[Saved entries]
--------------------------------

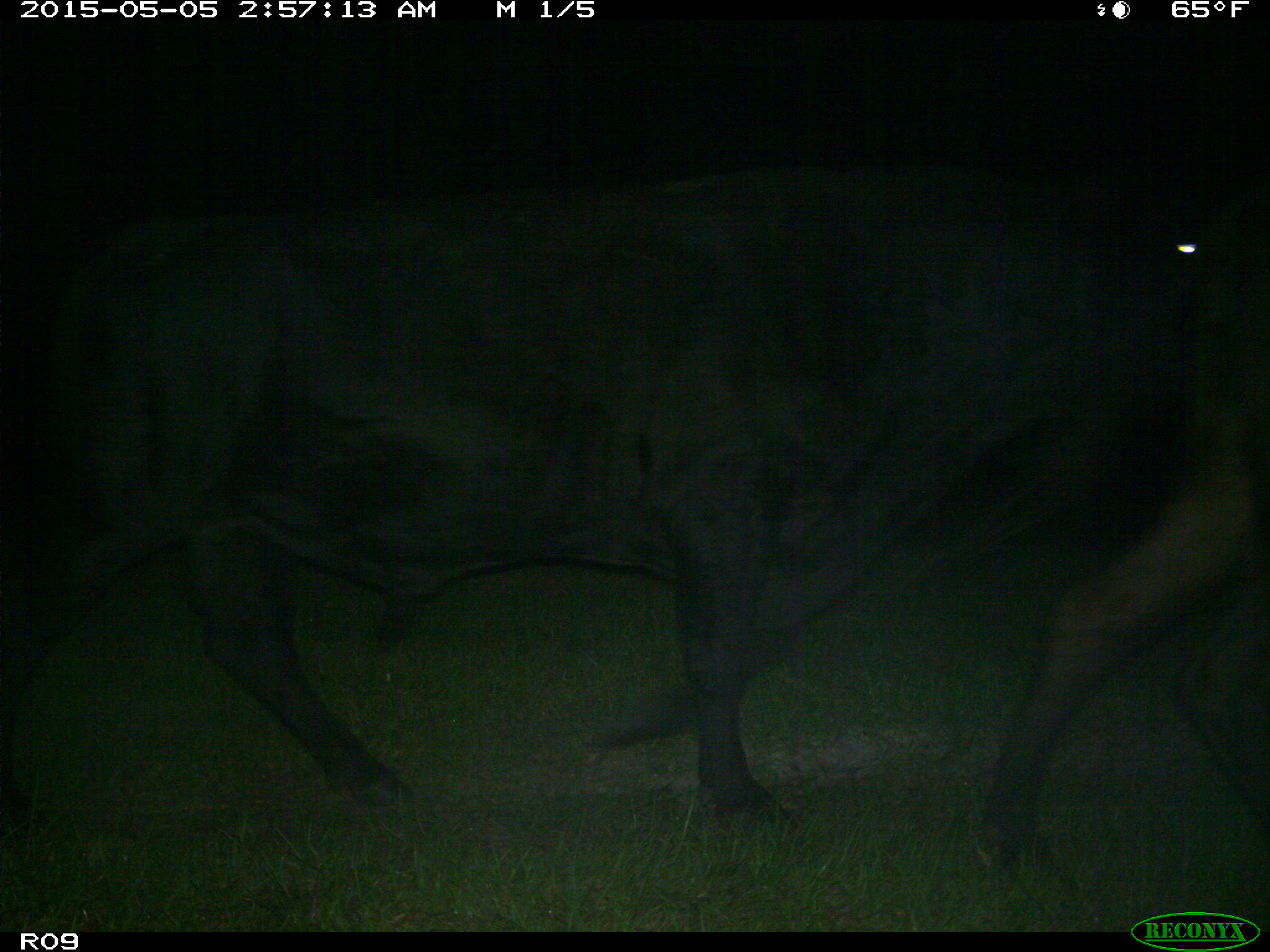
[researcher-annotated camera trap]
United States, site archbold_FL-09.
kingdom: Animalia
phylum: Chordata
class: Mammalia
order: Artiodactyla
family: Bovidae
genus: Bos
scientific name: Bos taurus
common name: domestic cow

--------------------------------

Would you copy every entry exactly as it stands, leaving out the pictures?

[researcher-annotated camera trap]
United States, site archbold_FL-09.
kingdom: Animalia
phylum: Chordata
class: Mammalia
order: Artiodactyla
family: Bovidae
genus: Bos
scientific name: Bos taurus
common name: domestic cow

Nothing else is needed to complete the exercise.